#### [O que fazer]
No trecho sobre a influência do meio social, reescreva em forma de lista o parágrafo que começa com "Boa parte de nossas condutas", preservando seus fatos principais.

#### [Trecho do texto]
____
Uma
das mais elementares e importantes lições da Sociologia é aquela que afirma que
a criatura humana é moldada pelo ambiente social e cultural em que vive. Somos,
até certo ponto, resultado do universo social no qual estamos inseridos.
Por: Cesar Alberto Ranquetat Júnior
Boa
parte de nossas condutas, de nossos conhecimentos, de nossos valores e crenças
provém dos grupos sociais que participamos. As leis, a moral, a religião e toda
a plêiade de instituições sociais não são uma criação minha; existiam antes de
mim e continuarão a existir por um tempo que em muito ultrapassa a existência
de cada indivíduo. Contudo, são estas instituições que ordenam, padronizam e
regulam a conduta de cada um de nós e, ainda, transmitem e infundem uma série
de idéias e noções em nossa mente.
Imitamos
e reproduzimos modos de ação, assim como opiniões e convicções políticas,
religiosas e filosóficas existentes em um dado meio social. Pensamos, sentimos
e agimos de acordo com um esquema cultural específico, a partir de uma
particular cosmovisão já cristalizada e sedimentada em uma coletividade. Desta
forma, cada indivíduo é uma espécie de espelho do seu ambiente social e
cultural. O indivíduo é, sob certo aspecto, um microcosmo que reflete e exprime
o seu macrocosmo societal mais amplo. Como já afirmava Platão, a comunidade é
um homem em letras grandes, e o indivíduo é a comunidade em miniatura.
____
[Perguntas sobre a geometria da cena]
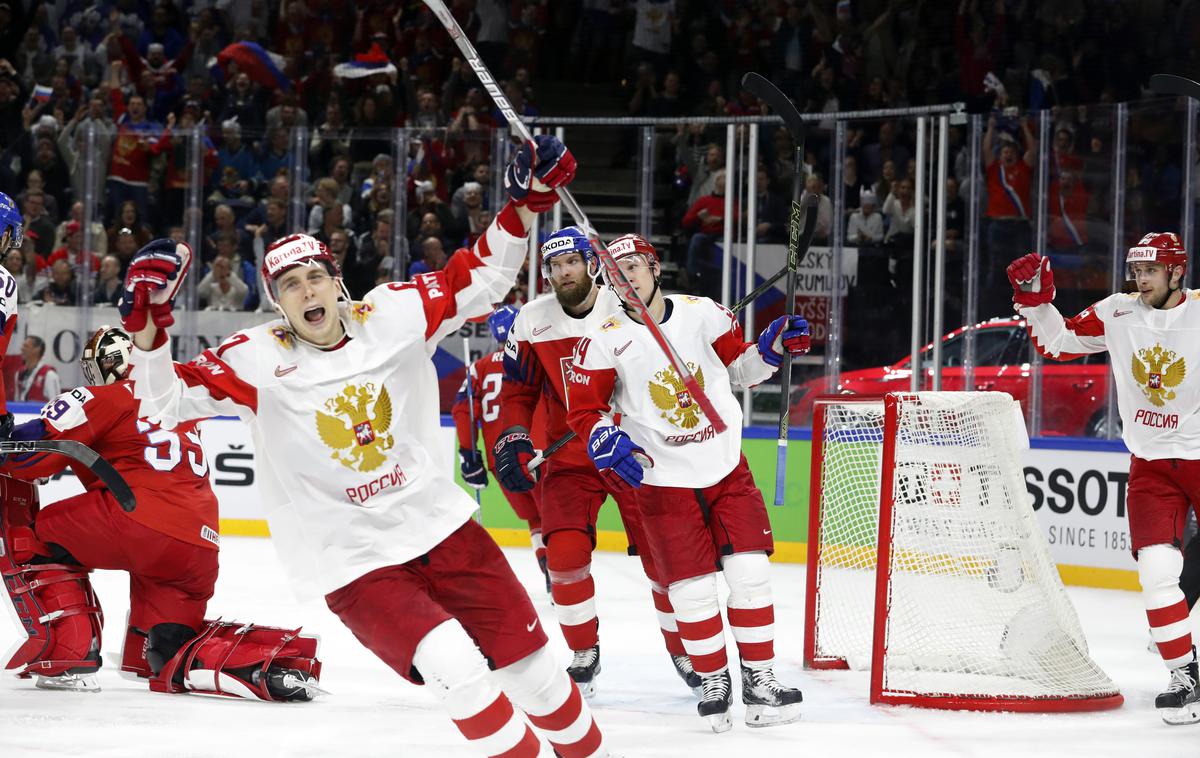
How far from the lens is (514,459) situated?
13.9 ft

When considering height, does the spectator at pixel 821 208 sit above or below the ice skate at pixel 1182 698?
above

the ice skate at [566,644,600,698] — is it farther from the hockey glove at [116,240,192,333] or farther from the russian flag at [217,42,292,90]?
the russian flag at [217,42,292,90]

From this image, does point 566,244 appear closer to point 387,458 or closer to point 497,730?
point 387,458

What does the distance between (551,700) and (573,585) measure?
4.68 feet

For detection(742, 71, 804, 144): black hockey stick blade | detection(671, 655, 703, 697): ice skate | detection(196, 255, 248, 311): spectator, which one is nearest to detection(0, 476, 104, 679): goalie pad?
detection(671, 655, 703, 697): ice skate

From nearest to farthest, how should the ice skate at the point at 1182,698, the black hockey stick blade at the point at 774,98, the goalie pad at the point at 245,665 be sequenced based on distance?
the ice skate at the point at 1182,698, the goalie pad at the point at 245,665, the black hockey stick blade at the point at 774,98

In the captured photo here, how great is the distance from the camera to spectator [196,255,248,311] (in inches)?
300

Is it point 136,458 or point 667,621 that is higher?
point 136,458

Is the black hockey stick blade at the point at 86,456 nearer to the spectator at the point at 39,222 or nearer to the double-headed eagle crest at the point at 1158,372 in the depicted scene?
the double-headed eagle crest at the point at 1158,372

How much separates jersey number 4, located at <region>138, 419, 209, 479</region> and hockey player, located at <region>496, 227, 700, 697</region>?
0.91 m

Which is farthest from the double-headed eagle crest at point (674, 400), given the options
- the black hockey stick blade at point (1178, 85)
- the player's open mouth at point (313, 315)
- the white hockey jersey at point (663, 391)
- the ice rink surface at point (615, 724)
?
the black hockey stick blade at point (1178, 85)

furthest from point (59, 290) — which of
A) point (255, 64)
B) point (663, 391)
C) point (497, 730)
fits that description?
point (497, 730)

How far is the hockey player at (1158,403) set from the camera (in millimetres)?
4121

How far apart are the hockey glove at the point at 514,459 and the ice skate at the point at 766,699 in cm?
Result: 86
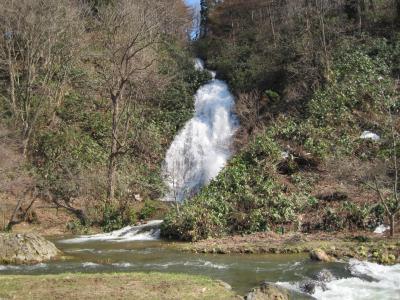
____
#### [Resposta]
- Grande parte de nossas condutas, conhecimentos, valores e crenças vem dos grupos sociais de que participamos.
- As leis, a moral, a religião e as demais instituições sociais não são criação de um indivíduo: existiam antes dele e continuarão a existir por um tempo muito maior que a vida de cada pessoa.
- Essas instituições ordenam, padronizam e regulam a conduta de cada um de nós.
- Elas também transmitem e infundem em nossa mente uma série de ideias e noções.